#### [Information provided]

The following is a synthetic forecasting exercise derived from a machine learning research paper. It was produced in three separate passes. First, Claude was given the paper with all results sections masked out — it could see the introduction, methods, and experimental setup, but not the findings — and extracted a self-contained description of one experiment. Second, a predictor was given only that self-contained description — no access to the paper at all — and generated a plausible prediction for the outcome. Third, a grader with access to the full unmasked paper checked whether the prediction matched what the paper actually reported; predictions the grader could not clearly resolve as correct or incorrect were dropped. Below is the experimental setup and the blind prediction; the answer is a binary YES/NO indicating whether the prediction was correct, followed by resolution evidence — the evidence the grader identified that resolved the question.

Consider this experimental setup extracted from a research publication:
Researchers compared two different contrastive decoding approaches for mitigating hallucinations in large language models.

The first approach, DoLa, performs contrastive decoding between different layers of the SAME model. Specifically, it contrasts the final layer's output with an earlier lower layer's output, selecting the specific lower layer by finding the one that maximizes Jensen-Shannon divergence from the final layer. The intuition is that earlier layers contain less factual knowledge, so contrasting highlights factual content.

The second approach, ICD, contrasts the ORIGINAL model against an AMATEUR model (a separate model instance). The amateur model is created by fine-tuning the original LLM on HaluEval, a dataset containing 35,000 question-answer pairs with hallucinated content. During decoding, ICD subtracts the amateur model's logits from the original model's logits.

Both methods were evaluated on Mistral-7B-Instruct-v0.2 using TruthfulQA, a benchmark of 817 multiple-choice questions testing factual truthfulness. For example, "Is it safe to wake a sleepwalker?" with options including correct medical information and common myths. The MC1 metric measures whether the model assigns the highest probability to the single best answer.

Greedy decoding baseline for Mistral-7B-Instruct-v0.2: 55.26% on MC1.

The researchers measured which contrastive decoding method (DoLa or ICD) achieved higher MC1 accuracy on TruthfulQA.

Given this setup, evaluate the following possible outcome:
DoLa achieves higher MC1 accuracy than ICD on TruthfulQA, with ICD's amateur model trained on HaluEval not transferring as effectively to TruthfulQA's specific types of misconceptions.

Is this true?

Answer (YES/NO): NO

#### [To do]
Answer with a single number, the count of lines above that contain "this".

#### [Task answer]
3